Justice Stanley Reed wrote the dissenting opinion. Justices Harold Burton and Sherman Minton signed onto the opinion.
"The 'occupation of the field' argument has been developed by this Court for the Commerce Clause and legislation thereunder to prevent partitioning of this country by locally erected trade barriers", wrote Reed, "In those cases, this Court has ruled that state legislation is superseded when it conflicts with the comprehensive regulatory scheme and purpose of a federal plan. …" Reed says that in order for federal law to nullify a state law, "the conflict should be clear and direct before this Court reads a congressional intent to void state legislation into the federal sedition acts." Reed argues that Congress has not occupied the field with the Smith Act, and that it doesn’t need to, and by doing so is undermining state power.
Reed finishes with an emphatic declaration:

The Smith Act appears in Title 18 of the United States Code, which Title codifies the federal criminal laws. Section 3231 of that Title provides:

Nothing in this title shall be held to take away or impair the jurisdiction of the courts of the several States under the laws thereof.
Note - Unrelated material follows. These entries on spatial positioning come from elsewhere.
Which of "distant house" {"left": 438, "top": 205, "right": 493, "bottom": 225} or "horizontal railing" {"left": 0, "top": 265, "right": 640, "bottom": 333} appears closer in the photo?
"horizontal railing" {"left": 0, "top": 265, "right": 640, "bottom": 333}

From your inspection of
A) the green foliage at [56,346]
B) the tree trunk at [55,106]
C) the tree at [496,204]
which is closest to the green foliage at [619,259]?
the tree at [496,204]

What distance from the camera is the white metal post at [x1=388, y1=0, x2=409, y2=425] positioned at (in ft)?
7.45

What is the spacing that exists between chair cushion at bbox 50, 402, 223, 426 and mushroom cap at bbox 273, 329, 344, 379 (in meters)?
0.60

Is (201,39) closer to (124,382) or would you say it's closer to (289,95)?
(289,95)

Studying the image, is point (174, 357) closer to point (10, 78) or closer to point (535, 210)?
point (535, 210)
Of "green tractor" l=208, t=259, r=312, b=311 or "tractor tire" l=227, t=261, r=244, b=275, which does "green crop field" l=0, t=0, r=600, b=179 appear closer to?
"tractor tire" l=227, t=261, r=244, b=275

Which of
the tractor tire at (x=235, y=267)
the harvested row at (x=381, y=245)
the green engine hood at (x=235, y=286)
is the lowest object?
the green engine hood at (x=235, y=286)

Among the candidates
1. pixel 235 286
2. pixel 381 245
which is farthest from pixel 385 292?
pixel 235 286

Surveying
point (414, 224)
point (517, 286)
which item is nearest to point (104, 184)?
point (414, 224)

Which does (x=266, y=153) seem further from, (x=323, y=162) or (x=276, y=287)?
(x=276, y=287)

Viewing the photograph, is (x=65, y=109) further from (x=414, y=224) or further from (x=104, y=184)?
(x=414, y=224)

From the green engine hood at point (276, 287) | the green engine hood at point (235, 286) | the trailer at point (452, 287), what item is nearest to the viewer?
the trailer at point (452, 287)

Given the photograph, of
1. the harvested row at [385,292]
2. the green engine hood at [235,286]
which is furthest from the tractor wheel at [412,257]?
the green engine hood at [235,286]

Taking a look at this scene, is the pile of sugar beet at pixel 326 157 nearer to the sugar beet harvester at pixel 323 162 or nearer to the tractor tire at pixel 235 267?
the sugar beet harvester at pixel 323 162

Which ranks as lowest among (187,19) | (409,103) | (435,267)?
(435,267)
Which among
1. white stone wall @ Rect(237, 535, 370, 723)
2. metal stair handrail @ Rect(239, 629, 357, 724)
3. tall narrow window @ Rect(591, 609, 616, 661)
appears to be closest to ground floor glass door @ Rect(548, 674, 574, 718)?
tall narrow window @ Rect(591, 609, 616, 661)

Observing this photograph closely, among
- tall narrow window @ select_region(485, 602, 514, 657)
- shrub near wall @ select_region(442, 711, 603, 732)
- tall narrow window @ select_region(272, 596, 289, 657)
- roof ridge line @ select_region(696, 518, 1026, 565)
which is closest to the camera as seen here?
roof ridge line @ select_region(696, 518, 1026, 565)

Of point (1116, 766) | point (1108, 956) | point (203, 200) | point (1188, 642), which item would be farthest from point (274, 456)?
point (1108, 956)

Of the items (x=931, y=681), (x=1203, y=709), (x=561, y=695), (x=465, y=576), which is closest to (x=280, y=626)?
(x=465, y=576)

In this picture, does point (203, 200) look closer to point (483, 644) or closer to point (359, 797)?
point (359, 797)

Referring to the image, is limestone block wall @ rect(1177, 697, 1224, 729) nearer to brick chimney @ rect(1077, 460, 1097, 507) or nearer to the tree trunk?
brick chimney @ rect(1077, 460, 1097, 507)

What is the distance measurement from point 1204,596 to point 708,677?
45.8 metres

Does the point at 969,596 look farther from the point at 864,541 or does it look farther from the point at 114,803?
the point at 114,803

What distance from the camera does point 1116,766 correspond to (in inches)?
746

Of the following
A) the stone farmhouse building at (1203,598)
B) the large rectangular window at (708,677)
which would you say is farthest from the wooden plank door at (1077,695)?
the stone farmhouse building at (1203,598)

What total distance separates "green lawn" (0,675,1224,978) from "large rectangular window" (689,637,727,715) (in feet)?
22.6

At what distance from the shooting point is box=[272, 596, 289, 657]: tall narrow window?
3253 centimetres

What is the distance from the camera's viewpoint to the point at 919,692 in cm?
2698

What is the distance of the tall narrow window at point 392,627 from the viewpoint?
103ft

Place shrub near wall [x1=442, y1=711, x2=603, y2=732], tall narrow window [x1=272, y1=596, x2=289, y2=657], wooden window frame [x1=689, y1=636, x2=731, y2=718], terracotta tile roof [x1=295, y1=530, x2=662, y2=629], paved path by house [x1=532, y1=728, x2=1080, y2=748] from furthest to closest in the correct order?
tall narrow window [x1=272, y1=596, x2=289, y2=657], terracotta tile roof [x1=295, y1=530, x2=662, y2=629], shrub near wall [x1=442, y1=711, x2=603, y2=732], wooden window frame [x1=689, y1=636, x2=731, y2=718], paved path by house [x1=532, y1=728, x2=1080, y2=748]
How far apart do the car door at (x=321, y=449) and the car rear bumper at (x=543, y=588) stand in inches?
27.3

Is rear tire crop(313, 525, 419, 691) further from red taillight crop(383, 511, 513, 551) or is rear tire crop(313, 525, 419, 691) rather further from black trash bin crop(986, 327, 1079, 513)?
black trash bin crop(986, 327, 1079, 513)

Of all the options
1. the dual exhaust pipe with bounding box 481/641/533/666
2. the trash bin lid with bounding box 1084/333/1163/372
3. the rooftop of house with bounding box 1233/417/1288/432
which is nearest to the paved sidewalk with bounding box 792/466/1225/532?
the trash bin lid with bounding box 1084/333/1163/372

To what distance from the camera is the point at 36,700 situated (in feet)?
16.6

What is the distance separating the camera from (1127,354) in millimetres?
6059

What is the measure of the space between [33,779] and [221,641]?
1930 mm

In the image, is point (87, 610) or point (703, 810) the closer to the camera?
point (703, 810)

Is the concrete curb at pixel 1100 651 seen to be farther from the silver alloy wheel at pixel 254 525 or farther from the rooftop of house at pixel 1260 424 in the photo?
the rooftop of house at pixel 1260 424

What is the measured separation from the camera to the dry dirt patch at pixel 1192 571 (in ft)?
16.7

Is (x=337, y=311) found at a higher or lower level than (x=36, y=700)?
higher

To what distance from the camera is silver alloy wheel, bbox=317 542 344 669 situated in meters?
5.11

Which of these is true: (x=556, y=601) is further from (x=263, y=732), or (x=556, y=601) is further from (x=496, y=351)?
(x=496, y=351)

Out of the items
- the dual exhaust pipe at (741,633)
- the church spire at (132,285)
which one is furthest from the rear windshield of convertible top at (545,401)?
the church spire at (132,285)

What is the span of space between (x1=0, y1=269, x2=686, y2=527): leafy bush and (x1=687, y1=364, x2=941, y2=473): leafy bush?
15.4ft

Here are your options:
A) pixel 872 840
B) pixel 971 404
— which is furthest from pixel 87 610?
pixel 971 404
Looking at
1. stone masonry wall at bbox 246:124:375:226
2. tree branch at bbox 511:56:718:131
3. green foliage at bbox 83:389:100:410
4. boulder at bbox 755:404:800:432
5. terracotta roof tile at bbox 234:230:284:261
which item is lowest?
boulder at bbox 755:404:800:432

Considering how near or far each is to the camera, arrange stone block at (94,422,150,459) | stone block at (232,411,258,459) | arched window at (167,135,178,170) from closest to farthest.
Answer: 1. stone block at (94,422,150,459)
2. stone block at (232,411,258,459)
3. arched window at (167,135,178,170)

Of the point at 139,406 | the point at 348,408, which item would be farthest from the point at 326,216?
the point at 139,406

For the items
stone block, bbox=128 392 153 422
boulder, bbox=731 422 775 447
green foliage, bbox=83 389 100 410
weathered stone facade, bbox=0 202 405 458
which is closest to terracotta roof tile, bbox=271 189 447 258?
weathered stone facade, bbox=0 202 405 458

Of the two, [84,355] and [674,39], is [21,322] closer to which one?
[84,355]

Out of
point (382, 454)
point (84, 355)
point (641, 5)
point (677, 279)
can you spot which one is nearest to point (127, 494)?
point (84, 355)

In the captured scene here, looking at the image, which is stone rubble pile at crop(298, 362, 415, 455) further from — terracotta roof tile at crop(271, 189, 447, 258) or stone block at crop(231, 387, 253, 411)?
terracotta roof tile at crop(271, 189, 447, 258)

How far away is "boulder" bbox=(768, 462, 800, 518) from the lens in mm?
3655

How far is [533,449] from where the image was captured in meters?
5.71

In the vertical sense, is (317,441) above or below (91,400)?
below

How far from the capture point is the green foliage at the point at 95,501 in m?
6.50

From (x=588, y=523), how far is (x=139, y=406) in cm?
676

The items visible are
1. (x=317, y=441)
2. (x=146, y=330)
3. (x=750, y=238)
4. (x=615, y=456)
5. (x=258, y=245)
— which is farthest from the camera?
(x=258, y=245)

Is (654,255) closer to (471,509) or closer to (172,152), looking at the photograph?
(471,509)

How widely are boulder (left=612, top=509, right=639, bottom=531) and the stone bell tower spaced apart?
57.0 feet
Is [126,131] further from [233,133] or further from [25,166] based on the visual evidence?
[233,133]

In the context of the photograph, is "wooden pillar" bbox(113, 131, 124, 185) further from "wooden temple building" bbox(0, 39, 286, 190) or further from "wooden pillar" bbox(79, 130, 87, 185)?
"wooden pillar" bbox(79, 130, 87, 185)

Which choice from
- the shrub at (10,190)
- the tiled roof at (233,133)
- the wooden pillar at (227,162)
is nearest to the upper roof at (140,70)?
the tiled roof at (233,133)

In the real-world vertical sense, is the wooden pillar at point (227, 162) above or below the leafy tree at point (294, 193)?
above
That declaration springs from the federal character of our Nation. It recognizes the fact that maintenance of order and fairness rests primarily with the States. … This Court has interpreted the section to mean that States may provide concurrent legislation in the absence of explicit congressional intent to the contrary. Sexton v. California, 189 U.S. 319, 324-325. The majority's position in this case cannot be reconciled with that clear authorization of Congress.

The law stands against any advocacy of violence to change established governments. Freedom of speech allows full play to the processes of reason. The state and national legislative bodies have legislated within constitutional limits so as to allow the widest participation by the law enforcement officers of the respective governments. The individual States were not told that they are powerless to punish local acts of sedition, nominally directed against the United States. Courts should not interfere. We would reverse the judgment of the Supreme Court of Pennsylvania.